• [Task objective]
Please rewrite every item, in full, from the line containing "How great a" through the end of the items, both ends included. Adjust each distance in the answers by adding -77 to its number.

— BEGIN —

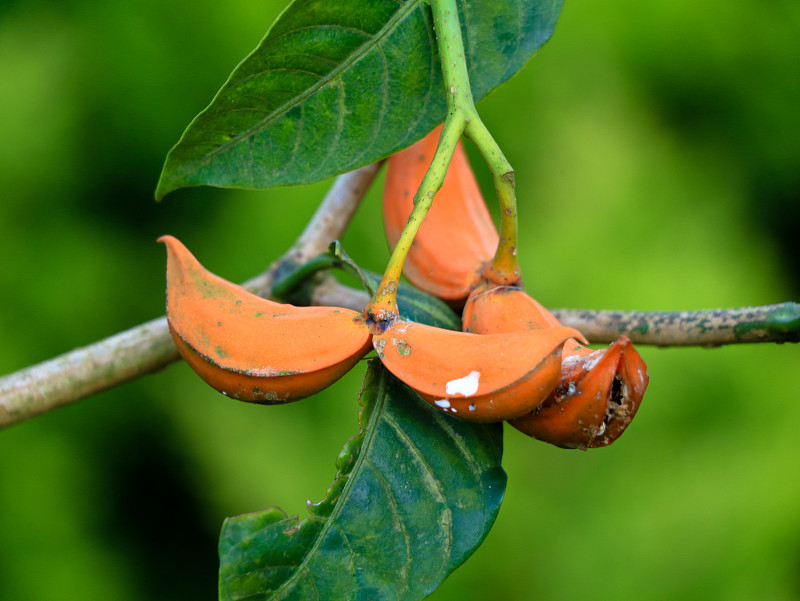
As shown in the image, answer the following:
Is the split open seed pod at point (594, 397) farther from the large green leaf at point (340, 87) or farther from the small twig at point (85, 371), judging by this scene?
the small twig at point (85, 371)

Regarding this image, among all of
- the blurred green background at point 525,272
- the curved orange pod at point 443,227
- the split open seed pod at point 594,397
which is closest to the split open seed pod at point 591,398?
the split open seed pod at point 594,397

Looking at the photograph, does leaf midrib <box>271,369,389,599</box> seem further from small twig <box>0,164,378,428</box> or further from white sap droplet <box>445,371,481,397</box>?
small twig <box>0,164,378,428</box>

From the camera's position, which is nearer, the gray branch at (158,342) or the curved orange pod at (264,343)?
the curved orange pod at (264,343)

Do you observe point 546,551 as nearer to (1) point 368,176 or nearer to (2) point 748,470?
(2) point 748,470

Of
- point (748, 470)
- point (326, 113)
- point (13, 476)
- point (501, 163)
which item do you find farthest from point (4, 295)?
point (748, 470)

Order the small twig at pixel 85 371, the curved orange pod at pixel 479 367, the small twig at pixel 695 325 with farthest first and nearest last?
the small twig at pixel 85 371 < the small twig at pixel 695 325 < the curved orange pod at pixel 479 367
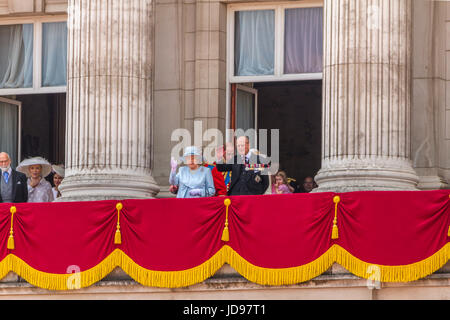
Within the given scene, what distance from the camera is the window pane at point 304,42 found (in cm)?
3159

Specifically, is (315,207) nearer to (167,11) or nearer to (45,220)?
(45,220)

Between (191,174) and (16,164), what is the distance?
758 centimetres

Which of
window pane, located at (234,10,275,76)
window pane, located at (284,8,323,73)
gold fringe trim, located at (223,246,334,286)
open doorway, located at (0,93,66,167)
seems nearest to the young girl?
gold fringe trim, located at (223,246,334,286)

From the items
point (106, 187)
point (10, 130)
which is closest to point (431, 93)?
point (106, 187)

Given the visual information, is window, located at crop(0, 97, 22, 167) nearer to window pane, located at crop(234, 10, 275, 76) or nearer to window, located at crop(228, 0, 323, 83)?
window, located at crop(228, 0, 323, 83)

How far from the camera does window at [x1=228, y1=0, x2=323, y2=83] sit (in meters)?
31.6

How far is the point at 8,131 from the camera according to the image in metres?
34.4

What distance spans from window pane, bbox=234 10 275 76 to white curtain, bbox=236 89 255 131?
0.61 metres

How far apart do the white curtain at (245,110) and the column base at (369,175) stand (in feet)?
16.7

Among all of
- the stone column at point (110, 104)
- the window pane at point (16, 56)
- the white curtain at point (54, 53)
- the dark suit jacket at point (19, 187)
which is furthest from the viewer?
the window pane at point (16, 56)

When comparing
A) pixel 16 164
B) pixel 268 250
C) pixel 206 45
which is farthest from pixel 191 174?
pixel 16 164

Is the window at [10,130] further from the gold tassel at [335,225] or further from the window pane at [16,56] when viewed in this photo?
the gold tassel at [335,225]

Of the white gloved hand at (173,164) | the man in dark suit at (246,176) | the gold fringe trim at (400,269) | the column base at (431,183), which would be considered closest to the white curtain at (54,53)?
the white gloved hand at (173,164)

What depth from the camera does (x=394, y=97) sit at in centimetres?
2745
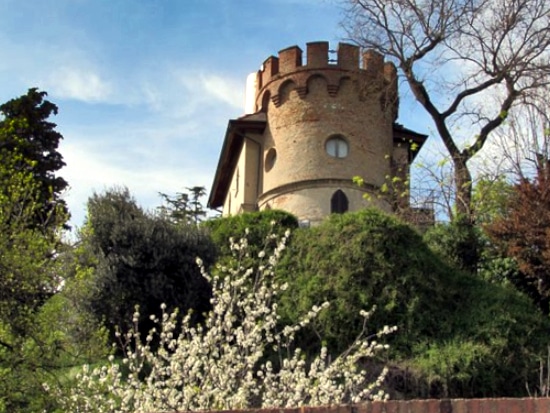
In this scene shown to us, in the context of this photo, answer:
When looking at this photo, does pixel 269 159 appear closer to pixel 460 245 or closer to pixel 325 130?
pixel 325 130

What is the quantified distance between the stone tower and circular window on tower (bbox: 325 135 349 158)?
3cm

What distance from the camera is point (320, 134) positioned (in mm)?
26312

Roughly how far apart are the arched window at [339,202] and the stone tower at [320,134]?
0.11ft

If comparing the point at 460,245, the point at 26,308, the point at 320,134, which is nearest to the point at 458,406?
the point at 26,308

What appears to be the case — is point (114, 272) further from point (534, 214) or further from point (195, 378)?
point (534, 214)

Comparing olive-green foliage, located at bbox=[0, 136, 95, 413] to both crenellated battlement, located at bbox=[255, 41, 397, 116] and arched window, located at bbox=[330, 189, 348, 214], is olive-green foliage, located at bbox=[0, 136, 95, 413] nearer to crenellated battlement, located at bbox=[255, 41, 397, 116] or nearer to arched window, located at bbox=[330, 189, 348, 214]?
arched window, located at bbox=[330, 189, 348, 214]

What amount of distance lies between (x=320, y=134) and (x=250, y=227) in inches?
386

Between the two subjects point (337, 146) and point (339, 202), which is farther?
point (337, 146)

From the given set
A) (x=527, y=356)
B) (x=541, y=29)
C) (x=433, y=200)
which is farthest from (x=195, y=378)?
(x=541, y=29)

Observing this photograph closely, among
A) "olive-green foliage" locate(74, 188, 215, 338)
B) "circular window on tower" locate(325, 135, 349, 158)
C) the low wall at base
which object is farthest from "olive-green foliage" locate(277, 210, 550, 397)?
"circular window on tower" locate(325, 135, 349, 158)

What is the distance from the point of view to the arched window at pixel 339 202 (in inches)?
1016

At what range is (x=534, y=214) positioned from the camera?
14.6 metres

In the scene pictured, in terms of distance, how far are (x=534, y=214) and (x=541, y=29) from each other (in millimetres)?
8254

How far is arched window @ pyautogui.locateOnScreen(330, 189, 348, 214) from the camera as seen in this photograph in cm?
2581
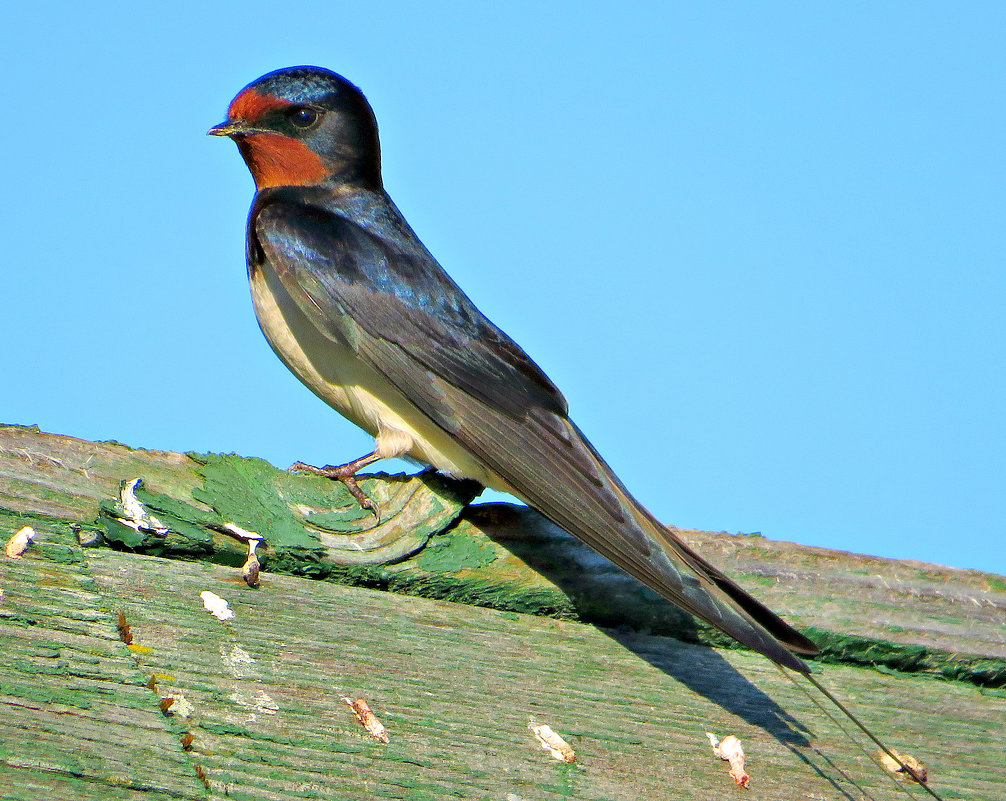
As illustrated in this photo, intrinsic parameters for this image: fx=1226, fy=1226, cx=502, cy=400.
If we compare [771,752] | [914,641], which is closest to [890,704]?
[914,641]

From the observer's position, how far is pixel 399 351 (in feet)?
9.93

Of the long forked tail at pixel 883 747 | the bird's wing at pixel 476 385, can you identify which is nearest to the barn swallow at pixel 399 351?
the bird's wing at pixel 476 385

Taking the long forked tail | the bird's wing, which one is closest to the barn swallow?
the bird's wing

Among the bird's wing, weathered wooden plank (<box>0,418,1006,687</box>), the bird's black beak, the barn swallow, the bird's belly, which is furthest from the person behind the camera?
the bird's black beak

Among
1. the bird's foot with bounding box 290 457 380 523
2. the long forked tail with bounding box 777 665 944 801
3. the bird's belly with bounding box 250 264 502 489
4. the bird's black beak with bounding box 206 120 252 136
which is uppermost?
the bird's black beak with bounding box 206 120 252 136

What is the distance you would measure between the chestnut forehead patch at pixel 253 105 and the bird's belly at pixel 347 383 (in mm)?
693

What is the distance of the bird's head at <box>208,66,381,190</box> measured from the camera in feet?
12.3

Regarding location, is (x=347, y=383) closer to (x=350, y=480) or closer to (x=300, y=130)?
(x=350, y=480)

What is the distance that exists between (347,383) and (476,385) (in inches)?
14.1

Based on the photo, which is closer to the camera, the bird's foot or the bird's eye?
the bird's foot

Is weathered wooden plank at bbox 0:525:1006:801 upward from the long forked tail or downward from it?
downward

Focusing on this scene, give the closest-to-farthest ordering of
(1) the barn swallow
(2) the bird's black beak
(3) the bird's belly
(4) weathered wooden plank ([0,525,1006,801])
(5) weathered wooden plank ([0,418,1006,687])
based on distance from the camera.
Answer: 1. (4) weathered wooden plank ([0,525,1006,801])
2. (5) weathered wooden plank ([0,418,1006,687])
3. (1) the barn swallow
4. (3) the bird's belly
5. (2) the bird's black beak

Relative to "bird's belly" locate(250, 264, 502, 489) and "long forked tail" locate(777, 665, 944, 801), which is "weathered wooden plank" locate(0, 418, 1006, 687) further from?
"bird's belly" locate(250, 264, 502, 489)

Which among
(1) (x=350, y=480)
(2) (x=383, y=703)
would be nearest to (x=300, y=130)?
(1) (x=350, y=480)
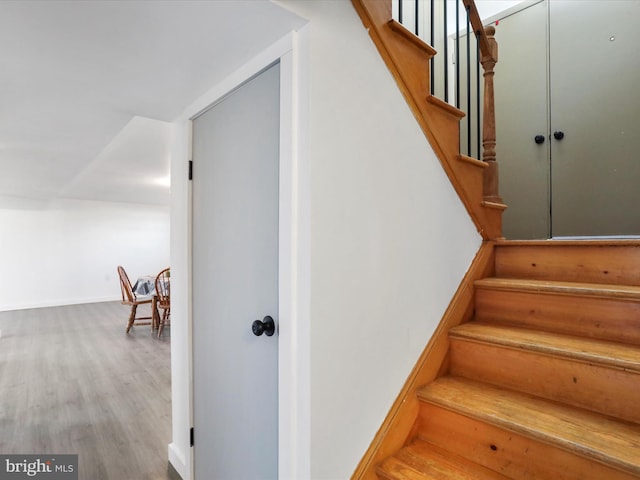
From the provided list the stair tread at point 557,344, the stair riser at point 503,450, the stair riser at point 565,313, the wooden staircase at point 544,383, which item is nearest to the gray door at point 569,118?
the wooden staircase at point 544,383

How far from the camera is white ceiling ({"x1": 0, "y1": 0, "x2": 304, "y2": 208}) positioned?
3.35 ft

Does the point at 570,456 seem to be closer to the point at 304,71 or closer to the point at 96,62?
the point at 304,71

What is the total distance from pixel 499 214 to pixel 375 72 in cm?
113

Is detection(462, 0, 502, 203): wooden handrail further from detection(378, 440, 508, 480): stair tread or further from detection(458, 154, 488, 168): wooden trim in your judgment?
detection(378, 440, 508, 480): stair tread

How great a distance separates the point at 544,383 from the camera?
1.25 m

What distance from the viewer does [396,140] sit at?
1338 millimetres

— END —

• [Result of the exercise]
How great a distance separates the point at 544,383 from the camera?
-75.75 m

What distance from the viewer does [396,140] sit at?
1261 millimetres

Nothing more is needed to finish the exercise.